Why is $\dfrac{1}{2}n^2-3n = \Theta(n^2)$?

Question

By definition:

For a given function $g(n)$ we denote by $\Theta(g(n))$ the set functions

$\Theta(g(n))$ = $\{f(n):$ there exists positive constants $c_1, c_2$ and $n_0$ such that $0 \leq c_1g(n) \leq f(n) \leq c_2g(n)$ for all $n \geq n_0$ .$\}$

We say $6n^3 \neq \Theta(n^2)$ becuase if it was, then there would be:

\begin{equation} 6n^3 \leq c_2n^2 \Rightarrow n \leq c_2/6 \hspace{100px} (1) \end{equation}

which is not true because $n$ (size of the input) is not limited to any constant.
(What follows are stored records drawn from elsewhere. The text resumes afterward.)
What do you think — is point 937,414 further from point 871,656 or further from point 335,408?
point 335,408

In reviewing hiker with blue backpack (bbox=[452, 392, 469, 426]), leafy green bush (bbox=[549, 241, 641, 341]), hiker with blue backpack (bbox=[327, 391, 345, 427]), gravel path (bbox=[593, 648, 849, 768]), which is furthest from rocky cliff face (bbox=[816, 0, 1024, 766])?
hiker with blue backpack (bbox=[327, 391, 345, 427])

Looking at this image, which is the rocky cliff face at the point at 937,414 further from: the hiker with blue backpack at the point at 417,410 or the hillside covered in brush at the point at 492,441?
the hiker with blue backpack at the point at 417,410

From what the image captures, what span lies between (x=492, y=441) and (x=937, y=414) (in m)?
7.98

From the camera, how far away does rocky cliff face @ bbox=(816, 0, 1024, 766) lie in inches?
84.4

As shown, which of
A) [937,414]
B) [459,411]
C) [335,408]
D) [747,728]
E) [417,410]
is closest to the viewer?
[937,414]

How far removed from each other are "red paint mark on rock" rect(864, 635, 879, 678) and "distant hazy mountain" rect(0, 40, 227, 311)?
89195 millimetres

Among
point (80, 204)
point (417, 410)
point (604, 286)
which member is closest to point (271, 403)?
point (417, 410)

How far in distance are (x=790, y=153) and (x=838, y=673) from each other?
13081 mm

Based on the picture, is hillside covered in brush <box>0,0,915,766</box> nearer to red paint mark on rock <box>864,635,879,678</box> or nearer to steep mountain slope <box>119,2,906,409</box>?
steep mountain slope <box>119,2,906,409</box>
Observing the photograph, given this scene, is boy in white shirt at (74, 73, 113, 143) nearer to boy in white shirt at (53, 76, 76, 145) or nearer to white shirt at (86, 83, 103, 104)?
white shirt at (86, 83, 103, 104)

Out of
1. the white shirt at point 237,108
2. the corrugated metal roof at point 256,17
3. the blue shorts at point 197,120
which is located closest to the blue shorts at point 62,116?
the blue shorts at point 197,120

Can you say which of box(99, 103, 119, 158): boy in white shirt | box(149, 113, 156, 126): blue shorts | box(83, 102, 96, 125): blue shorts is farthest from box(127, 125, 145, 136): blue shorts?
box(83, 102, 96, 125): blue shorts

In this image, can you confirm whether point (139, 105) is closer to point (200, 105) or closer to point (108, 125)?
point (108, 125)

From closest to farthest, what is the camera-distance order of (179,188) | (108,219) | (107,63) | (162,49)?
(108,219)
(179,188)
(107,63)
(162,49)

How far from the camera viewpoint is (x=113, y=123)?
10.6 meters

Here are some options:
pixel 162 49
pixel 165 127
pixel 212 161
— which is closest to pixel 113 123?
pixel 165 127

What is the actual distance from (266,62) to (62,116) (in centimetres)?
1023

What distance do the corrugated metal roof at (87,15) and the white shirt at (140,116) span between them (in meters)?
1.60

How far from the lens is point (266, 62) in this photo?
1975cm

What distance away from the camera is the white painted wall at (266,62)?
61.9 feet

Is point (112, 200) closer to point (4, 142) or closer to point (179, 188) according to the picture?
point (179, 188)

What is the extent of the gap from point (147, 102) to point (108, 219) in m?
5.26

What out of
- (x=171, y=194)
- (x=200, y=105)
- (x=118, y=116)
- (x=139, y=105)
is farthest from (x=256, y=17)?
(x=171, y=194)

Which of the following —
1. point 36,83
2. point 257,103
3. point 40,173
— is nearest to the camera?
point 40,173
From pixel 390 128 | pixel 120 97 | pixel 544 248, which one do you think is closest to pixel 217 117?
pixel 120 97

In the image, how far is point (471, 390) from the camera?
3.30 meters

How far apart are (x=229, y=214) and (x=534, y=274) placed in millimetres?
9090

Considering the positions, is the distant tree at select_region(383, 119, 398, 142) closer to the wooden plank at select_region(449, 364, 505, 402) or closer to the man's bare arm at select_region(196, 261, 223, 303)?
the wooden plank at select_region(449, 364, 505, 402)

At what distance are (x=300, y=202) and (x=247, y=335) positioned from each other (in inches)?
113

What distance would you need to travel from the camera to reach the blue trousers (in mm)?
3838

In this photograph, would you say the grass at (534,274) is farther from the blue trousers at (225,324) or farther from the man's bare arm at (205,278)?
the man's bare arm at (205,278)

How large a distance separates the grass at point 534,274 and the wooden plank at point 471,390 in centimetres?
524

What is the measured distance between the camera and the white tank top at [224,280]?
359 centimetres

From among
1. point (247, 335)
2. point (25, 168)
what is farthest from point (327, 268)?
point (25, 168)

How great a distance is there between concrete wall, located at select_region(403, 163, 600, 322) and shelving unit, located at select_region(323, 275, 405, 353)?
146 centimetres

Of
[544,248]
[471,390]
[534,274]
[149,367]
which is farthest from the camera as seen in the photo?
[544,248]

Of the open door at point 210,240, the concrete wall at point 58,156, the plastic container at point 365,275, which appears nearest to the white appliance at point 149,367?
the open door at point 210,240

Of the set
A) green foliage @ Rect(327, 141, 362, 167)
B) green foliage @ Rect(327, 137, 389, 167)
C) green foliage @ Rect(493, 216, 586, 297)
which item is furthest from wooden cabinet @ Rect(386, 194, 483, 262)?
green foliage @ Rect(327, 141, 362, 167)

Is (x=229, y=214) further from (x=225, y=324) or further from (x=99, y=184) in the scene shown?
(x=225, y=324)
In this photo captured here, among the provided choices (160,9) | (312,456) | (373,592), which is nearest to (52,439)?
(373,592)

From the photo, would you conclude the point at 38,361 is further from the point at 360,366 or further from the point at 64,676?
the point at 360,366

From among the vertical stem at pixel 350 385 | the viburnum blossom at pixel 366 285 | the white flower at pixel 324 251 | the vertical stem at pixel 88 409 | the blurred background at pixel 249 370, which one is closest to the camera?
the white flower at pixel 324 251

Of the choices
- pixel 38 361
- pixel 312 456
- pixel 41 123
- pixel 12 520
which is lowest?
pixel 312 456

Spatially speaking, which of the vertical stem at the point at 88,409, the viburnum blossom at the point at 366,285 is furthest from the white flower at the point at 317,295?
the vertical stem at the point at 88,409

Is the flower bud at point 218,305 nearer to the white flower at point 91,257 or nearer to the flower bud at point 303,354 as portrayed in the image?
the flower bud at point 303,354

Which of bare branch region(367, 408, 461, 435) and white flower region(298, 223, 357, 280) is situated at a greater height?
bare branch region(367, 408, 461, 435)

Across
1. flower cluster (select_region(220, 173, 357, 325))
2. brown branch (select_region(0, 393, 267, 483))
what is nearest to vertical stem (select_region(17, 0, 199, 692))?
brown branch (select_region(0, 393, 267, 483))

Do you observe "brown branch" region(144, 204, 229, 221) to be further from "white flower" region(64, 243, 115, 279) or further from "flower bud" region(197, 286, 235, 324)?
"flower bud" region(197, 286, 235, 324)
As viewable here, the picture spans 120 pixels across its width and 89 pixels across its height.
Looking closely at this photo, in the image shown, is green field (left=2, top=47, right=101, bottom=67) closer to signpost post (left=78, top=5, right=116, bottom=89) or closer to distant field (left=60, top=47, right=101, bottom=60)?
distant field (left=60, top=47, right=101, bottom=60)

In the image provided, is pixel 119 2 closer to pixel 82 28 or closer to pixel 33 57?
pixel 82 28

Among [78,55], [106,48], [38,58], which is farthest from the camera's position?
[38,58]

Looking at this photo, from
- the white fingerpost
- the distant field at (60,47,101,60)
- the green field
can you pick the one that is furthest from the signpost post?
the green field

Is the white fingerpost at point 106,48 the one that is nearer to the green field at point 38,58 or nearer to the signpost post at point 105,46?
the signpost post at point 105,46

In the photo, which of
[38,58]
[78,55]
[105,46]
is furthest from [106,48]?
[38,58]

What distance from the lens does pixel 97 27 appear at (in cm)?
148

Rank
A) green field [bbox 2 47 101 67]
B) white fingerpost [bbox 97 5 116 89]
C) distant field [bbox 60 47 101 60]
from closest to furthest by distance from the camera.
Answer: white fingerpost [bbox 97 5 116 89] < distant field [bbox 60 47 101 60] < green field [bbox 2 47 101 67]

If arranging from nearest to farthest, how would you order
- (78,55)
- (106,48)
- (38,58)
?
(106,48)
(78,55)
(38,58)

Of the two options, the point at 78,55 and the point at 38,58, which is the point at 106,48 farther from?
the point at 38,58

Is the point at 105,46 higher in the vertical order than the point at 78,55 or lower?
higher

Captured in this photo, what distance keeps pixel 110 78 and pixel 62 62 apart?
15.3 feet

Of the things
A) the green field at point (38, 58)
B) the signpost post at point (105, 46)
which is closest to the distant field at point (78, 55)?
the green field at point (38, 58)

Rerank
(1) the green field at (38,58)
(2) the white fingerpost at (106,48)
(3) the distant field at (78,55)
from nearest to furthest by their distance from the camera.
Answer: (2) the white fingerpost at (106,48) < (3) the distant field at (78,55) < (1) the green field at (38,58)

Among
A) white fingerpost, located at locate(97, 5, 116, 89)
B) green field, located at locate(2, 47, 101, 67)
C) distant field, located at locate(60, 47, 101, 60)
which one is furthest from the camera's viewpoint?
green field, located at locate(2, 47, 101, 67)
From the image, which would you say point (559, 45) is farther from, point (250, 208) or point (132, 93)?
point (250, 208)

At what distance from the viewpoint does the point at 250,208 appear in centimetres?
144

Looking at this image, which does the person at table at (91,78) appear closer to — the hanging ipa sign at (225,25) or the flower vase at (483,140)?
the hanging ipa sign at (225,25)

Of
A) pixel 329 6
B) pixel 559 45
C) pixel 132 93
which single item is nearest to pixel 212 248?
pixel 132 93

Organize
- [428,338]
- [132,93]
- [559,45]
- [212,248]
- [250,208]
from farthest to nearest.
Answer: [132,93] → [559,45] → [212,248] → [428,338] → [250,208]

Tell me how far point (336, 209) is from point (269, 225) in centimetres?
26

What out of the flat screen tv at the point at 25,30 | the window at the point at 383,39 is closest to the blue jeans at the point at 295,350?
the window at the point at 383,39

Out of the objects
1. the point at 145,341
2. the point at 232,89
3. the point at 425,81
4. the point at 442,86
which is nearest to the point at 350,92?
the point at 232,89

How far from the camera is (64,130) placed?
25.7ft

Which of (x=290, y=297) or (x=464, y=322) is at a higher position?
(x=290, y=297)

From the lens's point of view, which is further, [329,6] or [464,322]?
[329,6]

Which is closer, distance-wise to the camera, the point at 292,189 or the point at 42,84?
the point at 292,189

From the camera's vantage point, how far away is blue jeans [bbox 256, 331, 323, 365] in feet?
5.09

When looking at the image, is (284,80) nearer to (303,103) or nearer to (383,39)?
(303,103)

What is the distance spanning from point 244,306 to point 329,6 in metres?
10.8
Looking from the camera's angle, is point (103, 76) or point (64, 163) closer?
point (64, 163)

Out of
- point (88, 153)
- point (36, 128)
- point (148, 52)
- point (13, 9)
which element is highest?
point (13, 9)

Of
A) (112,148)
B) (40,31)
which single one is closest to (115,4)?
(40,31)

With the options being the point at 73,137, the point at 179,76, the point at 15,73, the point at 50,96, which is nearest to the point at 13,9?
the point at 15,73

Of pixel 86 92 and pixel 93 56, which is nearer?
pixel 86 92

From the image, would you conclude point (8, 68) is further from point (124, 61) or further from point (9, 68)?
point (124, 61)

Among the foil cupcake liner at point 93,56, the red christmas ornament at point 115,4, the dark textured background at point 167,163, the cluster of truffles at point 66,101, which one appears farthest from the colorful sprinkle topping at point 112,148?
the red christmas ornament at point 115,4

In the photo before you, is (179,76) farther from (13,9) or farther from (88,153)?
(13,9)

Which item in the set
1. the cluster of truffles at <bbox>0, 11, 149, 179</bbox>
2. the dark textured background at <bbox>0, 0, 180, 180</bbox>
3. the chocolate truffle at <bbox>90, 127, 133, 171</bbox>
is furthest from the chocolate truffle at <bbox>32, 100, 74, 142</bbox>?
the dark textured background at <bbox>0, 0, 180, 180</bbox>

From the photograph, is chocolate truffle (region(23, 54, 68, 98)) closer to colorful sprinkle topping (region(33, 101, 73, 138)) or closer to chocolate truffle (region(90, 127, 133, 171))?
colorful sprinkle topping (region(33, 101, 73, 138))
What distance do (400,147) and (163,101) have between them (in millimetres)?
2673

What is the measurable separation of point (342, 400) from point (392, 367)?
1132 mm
But to prove $\dfrac{1}{2}n^2-3n = \Theta(n^2)$ we can write

\begin{align*} c_1n^2 &\leq \dfrac{1}{2}n^2-3n \leq c_2n^2\\ c_1 &\leq \dfrac{1}{2}-\dfrac{3}{n} \leq c_2 \end{align*}

by setting $c_1=1/14, c_2=1/2, n_0=7$ it becomes true.

Here is the problem,

$$\dfrac{1}{2}-\dfrac{3}{n} \leq c_2$$

implies

$$ n \leq \dfrac{1/2-c_2}{3} \hspace{100px} (2) $$

why in $(1)$ bounding $n$ is a contradiction, but in $(2)$ it is not?

Thanks

Answer 1

Since $n>0$, $\dfrac 3n >0$. Hence $\dfrac{1}{2}-\dfrac{3}{n} \leq c_2$ is implied by $\dfrac 12\le c_2$.

That is, your (2) is not correct while everything else is fine.

Just in case you cannot see why your (2) is wrong, please take a look at the following deduction. $$ \dfrac{1}{2}-\dfrac{3}{n} \leq c_2\\ \dfrac{1}{2}-c_2\le\dfrac{3}{n} \\ \dfrac{1/2-c_2}{3} \leq \dfrac 1n\\ \dfrac 1n\ge\dfrac{1/2-c_2}{3} $$ Compare the last inequality with your (2).

Answer 2

Alternatively, you might find it more convenient to work with the limit definition.

To prove that $f(n) = (1/2)n^2 - 3n = \Theta(n^2)$, we must prove that

• (i) $f(n) = O(n^2)$, and that
• (ii) $f(n) = \Omega(n^2)$.

To prove (i), we must show that $\lim_{n \to \infty} f(n)/n^2 < \infty$. Plugging in we find that $1/2 < \infty$, and are done. To prove (ii), we must show that $\lim_{n \to \infty} f(n)/n^2 > 0$. Now, we see that $1/2 > 0$, and are done. It follows from (i) and (ii) that $f(n) = \Theta(n^2)$, concluding the proof.